#### The request
Can you reproduce the records below word for word, starting at the line that contains "What is the" and continuing through the end of the records?

#### The data

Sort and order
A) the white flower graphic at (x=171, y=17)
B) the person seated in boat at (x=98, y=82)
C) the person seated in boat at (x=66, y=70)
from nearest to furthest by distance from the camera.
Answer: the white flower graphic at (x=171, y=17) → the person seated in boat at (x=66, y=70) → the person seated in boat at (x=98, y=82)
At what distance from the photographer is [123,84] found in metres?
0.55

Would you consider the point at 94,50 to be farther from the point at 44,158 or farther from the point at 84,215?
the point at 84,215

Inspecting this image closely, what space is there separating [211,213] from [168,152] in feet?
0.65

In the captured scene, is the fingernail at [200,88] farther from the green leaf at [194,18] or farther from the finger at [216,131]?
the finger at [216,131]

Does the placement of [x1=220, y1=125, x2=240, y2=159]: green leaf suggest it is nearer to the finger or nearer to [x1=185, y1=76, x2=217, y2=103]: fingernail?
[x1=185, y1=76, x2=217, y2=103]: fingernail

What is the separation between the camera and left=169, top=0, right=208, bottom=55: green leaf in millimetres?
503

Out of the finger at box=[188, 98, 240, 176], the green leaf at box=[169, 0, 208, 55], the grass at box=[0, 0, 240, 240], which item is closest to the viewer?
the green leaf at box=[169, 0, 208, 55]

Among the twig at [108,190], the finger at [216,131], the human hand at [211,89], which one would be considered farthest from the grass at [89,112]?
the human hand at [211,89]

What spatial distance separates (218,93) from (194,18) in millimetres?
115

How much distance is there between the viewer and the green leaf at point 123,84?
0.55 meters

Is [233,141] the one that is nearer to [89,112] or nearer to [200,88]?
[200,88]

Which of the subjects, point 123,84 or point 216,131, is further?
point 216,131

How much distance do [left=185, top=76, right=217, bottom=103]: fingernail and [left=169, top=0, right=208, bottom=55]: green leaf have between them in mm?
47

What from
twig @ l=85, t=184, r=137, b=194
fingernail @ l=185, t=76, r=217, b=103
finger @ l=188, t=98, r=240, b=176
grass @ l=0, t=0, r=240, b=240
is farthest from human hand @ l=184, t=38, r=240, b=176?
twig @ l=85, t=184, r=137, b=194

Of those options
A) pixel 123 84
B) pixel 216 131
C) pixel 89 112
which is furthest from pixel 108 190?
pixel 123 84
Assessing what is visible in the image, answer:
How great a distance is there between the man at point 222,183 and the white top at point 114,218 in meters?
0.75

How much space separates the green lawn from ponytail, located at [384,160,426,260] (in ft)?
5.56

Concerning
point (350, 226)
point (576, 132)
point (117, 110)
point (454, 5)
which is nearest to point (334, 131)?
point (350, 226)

#### Response
What is the separation between the camera and left=169, top=0, right=208, bottom=55: green leaf in millimetres?
503

Out of the finger at box=[188, 98, 240, 176], the green leaf at box=[169, 0, 208, 55], the grass at box=[0, 0, 240, 240], which item is closest to the viewer?
the green leaf at box=[169, 0, 208, 55]

Among the twig at [108,190], the finger at [216,131], the human hand at [211,89], which one would be considered farthest from the grass at [89,112]?
the human hand at [211,89]

What spatial distance separates (218,93) from (194,18) in millimetres?
115

How much distance is there between the viewer and the green leaf at point 123,84?
0.55 meters

Is [233,141] the one that is nearer to [89,112] or nearer to [200,88]?
[200,88]

Which of the subjects, point 123,84 or point 216,131, is further?
point 216,131

How much distance do [left=185, top=76, right=217, bottom=103]: fingernail and [left=169, top=0, right=208, bottom=55]: green leaf have between them in mm?
47

What from
twig @ l=85, t=184, r=137, b=194
fingernail @ l=185, t=76, r=217, b=103
finger @ l=188, t=98, r=240, b=176
grass @ l=0, t=0, r=240, b=240
is farthest from human hand @ l=184, t=38, r=240, b=176?
twig @ l=85, t=184, r=137, b=194

Of those options
A) pixel 123 84
B) pixel 216 131
C) pixel 89 112
which is furthest from pixel 108 190?
pixel 123 84
Assessing what is visible in the image, answer:
How great a distance is there between the man at point 222,183 and the white top at point 114,218 in meters?
0.75

How much space separates the green lawn from ponytail, located at [384,160,426,260] (in ft)?
5.56

Concerning
point (350, 226)
point (576, 132)
point (117, 110)
point (454, 5)
which is nearest to point (334, 131)?
point (350, 226)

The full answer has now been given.